When Dr. S showed me the baby over the partition on the OR table, I couldn't believe what I was seeing. She was a totally fat, chubby baby whose eyes were swollen shut from the fatness of her cheeks. My dear nurse, A then brought the baby over for me to see before being passed to the resus team. Seeing the baby again confirmed to me that I had NO idea who she was. She looked nothing like I had imagined.

The resus team finally determined that she was stable enough to stay with me. They wrapped the baby up and placed her in Andrew's arms. He came over to me and showed me her face. Still didn't know who this baby was. She couldn't be the one I had been feeling for all of those years. She was too funny looking; chubby and swollen at 10 lbs 5 oz.

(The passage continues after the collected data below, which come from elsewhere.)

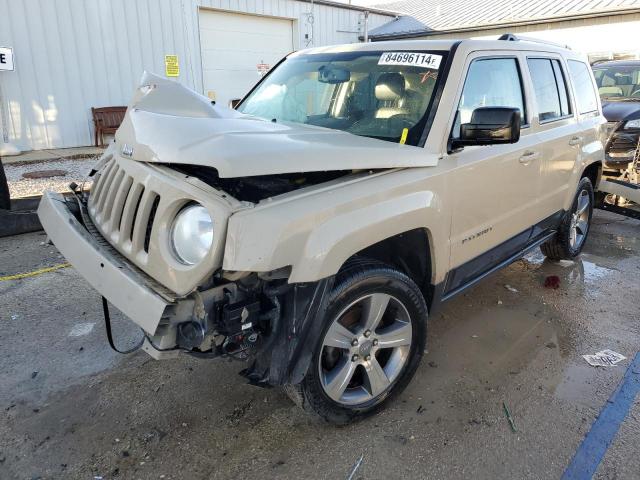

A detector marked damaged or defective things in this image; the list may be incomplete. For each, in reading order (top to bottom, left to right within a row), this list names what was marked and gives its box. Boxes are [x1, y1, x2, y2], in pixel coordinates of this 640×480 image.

crumpled hood [115, 74, 440, 179]
crumpled hood [604, 99, 640, 122]
crumpled front bumper [37, 190, 171, 334]
detached bumper cover [37, 191, 171, 334]
damaged jeep patriot suv [40, 36, 604, 424]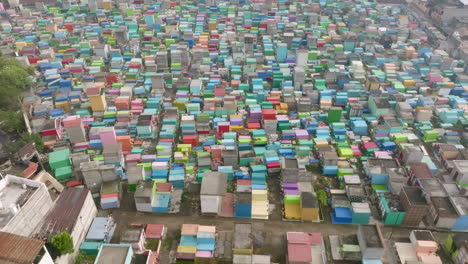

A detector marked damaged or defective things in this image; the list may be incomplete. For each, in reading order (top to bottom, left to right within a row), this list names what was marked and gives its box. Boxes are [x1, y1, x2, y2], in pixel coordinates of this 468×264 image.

When the C/S was over, Andrew placed her in my arms and I was wheeled into recovery. I immediately uncovered her to check out her chubby thighs. I placed her naked body on my chest as I have never been able to do with any of my baby's before but had always dreamed of doing (every one of them has been whisked off to NBICU after delivery). I closed my eyes as she snuggled up into a ball against me, and I knew this was my baby with a conviction, assurance and peace that completely swept over me. My eyes didn't recognize my baby at first, but my spirit did.

One year ago today if I would have known the trials that my family was about to endure several months after Ava's birth, I would never have believed in a million years that we would survive as an intact family. But one year later on her birthday, I am able to look back with wisdom and knowledge that I know Ava was placed in our family as a super-glue, to bind us together as the literal winds of hell have tried to blow our family apart.

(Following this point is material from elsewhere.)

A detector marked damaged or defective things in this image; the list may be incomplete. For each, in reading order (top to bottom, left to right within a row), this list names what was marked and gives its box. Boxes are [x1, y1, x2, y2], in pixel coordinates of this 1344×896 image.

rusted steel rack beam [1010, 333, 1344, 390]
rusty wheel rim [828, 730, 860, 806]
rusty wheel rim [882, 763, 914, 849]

Over the last seven months, there have been many times when I was convinced that things were absolutely hopeless and that our family was beyond repair and was more than ready to throw in the towel. I would then look over and see her sweet, smiling face and the love I had for her gave me the courage to stand up and continue to fight for my family.

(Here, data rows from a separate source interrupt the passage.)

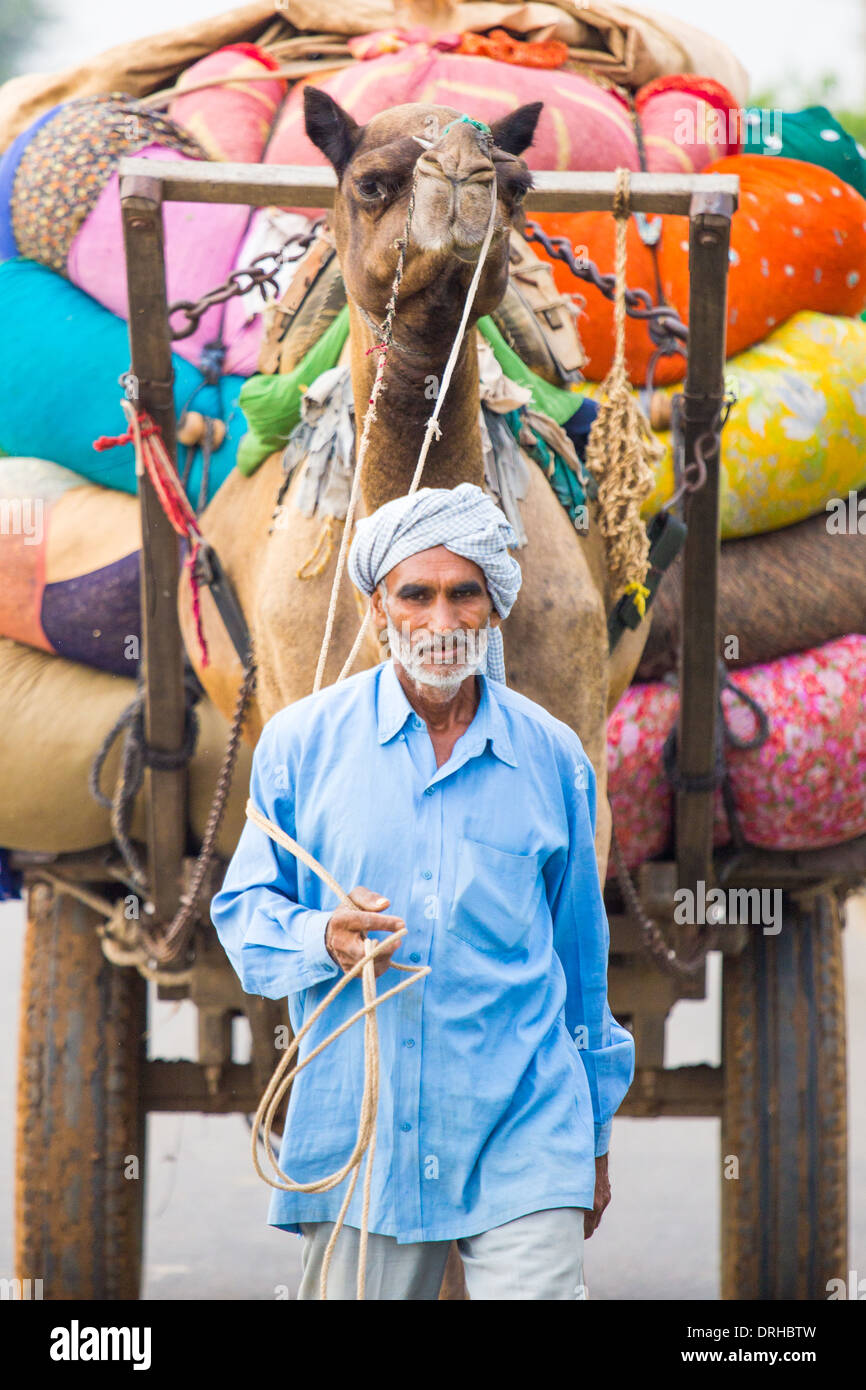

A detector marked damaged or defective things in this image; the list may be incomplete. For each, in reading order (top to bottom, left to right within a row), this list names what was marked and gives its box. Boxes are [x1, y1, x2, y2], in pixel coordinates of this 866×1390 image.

rusty metal chain [169, 223, 328, 346]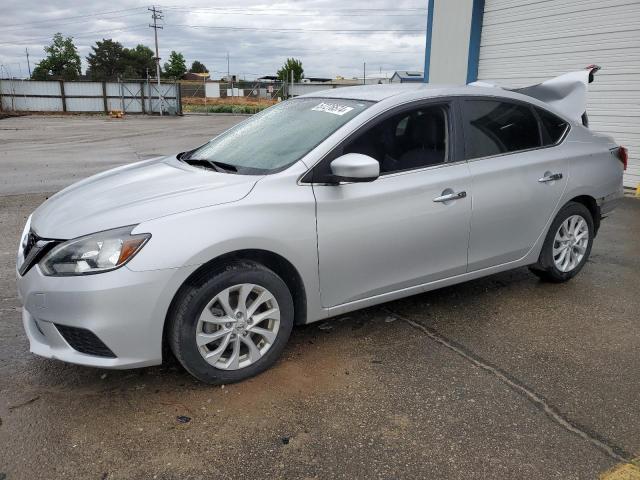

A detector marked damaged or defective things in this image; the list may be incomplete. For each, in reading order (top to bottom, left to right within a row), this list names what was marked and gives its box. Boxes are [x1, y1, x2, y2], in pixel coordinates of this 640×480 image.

cracked pavement [0, 116, 636, 480]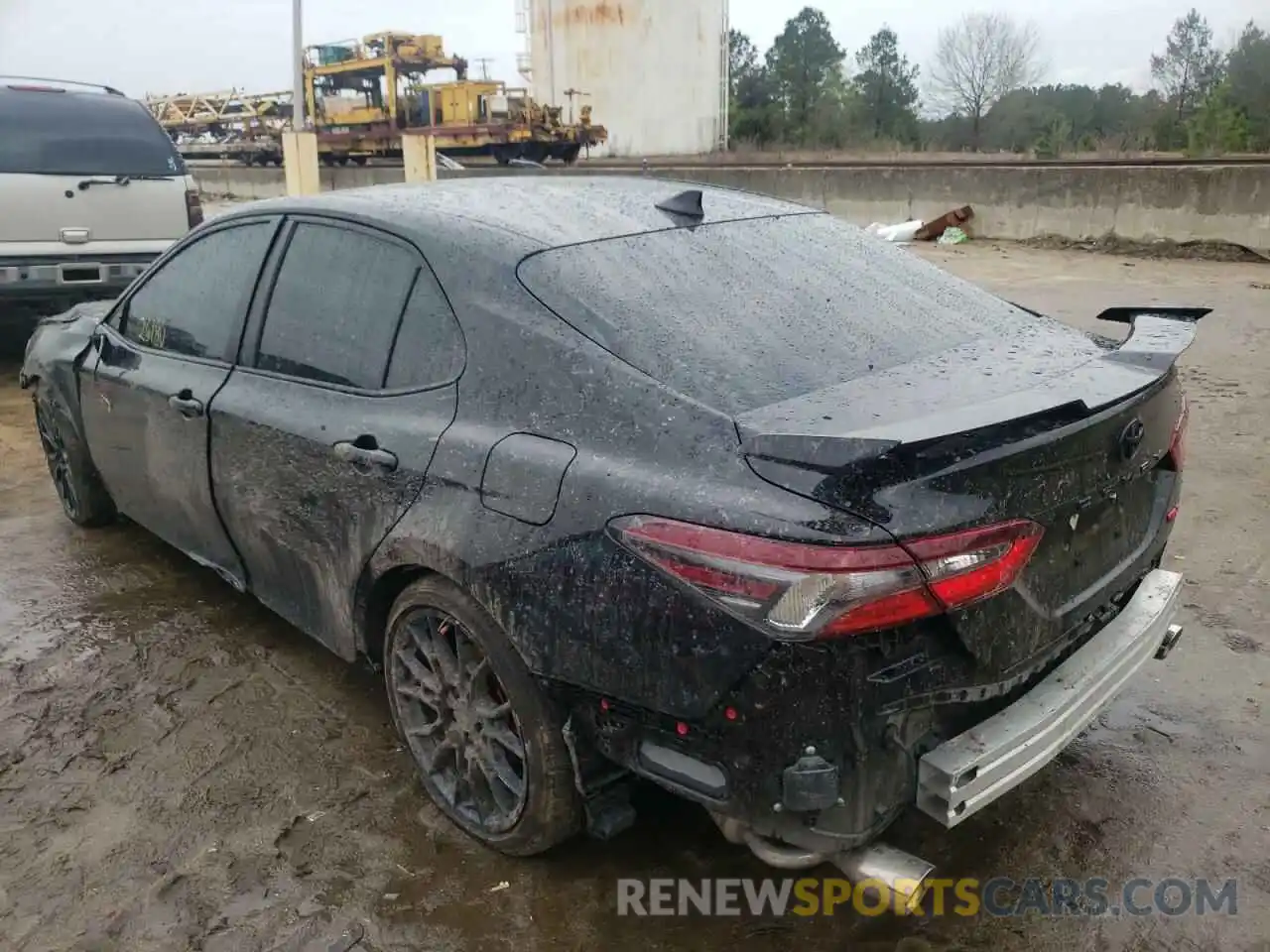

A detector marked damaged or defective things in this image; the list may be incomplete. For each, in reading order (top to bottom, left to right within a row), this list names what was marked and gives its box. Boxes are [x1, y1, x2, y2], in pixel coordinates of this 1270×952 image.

damaged black sedan [22, 177, 1206, 900]
detached rear bumper [917, 567, 1183, 829]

Happy One Year Birthday Ava! It was a long and difficult journey to get you here, but we're so glad that you are safe and sound in our family. We love you so much, more than you will ever know.

3 comments:

Erin said...

Yeah! Happy Birthday Ava! Can't belive it's already been a year. I'm so glad all turned out well and that she is a beautiful, happy, healthy baby!

Sandie said...

Wasn't planning on crying today. Happy Birthday Ava! Love you Steph!!!!

Adrianne said...

Let's Refresh:

Happy Birthday AVA!

Love the Cake- yes I am super impressed! Love the Hawaiian theme-it just makes you feel good. Thanks for letting me be your nurse and for sharing in this amazing moment in your life.

And thanks for reminding me that my job isn't just some strange form of torture (to stay up all night arguing with MD's over FHT). Maybe if I could read the birth story of all of my patients . . .

Thanks for helping change my perspective!